The inspection report references additional deficiencies under regulation F658, suggesting broader systemic issues with the facility's care delivery systems. The reference to care conferences indicates potential problems with interdisciplinary team communication and care planning processes, which are essential components of comprehensive resident care.

The repeated nature of these citations over a 15-month period demonstrates a concerning pattern of non-compliance with federal nursing home regulations. This timeline suggests that despite multiple opportunities for correction, the facility has struggled to implement sustainable improvements to their fall prevention and monitoring protocols.

For complete details about all violations and the facility's response plan, readers should review the full inspection report available through state health department records.

Full Inspection Report

The details above represent a summary of key findings. View the complete inspection report for Manor Care Health Services-spo from 2025-04-24 including all violations, facility responses, and corrective action plans.

Additional Resources

🏥 Editorial Standards & Professional Oversight

Data Source: This report is based on official federal inspection data from the Centers for Medicare & Medicaid Services (CMS).

Editorial Process: Content generated using AI (Claude) to synthesize complex regulatory data, then reviewed and verified for accuracy by our editorial team.
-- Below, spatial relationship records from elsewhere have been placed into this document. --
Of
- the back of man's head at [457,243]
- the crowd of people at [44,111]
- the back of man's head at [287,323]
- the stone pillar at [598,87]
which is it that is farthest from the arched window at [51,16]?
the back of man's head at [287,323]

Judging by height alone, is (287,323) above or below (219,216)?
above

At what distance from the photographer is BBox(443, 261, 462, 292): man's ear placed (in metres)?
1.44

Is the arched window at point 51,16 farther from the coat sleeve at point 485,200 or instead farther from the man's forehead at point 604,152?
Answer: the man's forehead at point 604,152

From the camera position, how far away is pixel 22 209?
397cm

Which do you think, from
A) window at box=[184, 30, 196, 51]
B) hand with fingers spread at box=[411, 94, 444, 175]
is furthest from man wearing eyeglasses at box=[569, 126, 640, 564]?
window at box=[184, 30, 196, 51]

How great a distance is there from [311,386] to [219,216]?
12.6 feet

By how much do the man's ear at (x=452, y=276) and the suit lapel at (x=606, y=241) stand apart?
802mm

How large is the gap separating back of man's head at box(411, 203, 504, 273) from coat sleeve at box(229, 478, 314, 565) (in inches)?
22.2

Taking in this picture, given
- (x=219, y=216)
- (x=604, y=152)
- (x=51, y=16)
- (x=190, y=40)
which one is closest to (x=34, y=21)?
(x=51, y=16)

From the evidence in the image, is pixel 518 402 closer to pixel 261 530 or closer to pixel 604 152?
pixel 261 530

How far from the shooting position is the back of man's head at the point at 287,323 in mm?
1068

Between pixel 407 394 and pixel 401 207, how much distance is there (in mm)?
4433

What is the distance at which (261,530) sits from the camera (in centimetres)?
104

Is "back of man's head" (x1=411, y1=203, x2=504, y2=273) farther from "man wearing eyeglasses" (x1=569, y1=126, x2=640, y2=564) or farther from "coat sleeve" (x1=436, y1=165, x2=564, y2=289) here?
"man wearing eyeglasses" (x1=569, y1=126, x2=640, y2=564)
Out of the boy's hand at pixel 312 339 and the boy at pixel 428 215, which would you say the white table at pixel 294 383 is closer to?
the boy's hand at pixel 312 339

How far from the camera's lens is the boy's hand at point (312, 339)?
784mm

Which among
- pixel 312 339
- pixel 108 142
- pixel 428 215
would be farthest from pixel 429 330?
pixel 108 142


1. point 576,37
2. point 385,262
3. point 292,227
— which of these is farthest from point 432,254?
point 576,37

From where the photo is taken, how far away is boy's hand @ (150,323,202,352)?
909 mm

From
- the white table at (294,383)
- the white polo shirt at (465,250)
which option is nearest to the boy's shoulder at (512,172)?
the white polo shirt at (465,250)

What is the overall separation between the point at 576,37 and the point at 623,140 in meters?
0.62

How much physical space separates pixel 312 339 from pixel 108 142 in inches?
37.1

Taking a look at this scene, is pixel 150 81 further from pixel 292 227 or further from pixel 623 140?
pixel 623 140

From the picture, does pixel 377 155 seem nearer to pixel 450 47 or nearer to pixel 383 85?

Professional Review: All content undergoes standards and compliance oversight by Christopher F. Nesbitt, Sr., NH EMT & BU-trained Paralegal, through Twin Digital Media's regulatory data auditing protocols.

Medical Perspective: As emergency medical professionals, we understand how nursing home violations can escalate to health emergencies requiring ambulance transport. This analysis contextualizes regulatory findings within real-world patient safety implications.

Last verified: March 22, 2026 | Learn more about our methodology

📋 Quick Answer

SPOKANE HEALTH & REHABILITATION in SPOKANE, WA was cited for violations during a health inspection on April 24, 2025.

Delayed detection of injuries such as head trauma, internal bleeding, or fractures can lead to serious medical complications.

What this means: Health inspections identify deficiencies that facilities must correct. Violations range from minor documentation issues to serious safety concerns. Review the full report below for specific details and facility response.

Frequently Asked Questions

What happened at SPOKANE HEALTH & REHABILITATION?
Delayed detection of injuries such as head trauma, internal bleeding, or fractures can lead to serious medical complications.
How serious are these violations?
Violation severity varies from minor documentation issues to serious safety concerns. Review the inspection report for specific deficiency codes and scope. All violations must be corrected within required timeframes and are subject to follow-up verification inspections.
What should families do?
Families should: (1) Ask facility administration about specific corrective actions taken, (2) Request to see the follow-up inspection report verifying corrections, (3) Check if this represents a pattern by reviewing prior inspection reports, (4) Compare this facility's ratings with other nursing homes in SPOKANE, WA, (5) Report any new concerns directly to state authorities.
Where can I see the full inspection report?
The complete inspection report is available on Medicare.gov's Care Compare website (www.medicare.gov/care-compare). You can also request a copy directly from SPOKANE HEALTH & REHABILITATION or from the state Department of Health. The report includes specific deficiency codes, facility responses, and correction timelines. This facility's federal provider number is 505322.
Has this facility had violations before?
To check SPOKANE HEALTH & REHABILITATION's history, visit Medicare.gov's Care Compare and review their inspection history, quality ratings, and staffing levels. Look for patterns of repeated violations, especially in critical areas like abuse prevention, medication management, infection control, and resident safety.